REV MATCHING is a driving technique for shifting a manual transmission smoothly. One simply memorizes approximately how many RPMs different the various gears are from one another at the same speed, and then matches the engine's revs with the gear they are shifting in to. When upshifting, you just let the revs drop and slip into gear. When downshifting, you tap the throttle (or stomp on it depending on how long it takes to rev up.) This is often referred to as 'blipping' it. This works easily primarily because of the syncromesh gears in your transmission; if your transmission does not have them, this is very, very difficult to do without grinding. Even so, it takes the right touch.
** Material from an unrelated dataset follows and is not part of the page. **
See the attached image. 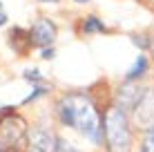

For example, in one car the gears might all be approximately 1,000 RPM apart at the same speed. When downshifting from third to second, for example, you would apply accelerator pressure to raise the engine RPMs by 1,000 (say, from 3,000 to 4,000) and make your shift. You can then use engine braking to reduce your speed.

This practice results in reduced brake wear, less of a lurch when shifting from a higher gear to a lower one, less clutch slippage when shifting from a lower gear to a higher one, and a smoother shift without having to slip the clutch so much.

In auto racing, one often uses the more advanced form of this activity, heel-toeing (Alternately heel-toe braking or heel-toe downshifting) in which one's heel is on the brake pedal, decelerating, while the toe is on the gas pedal, accelerating. This allows the use of both the brakes and the engine to perform braking.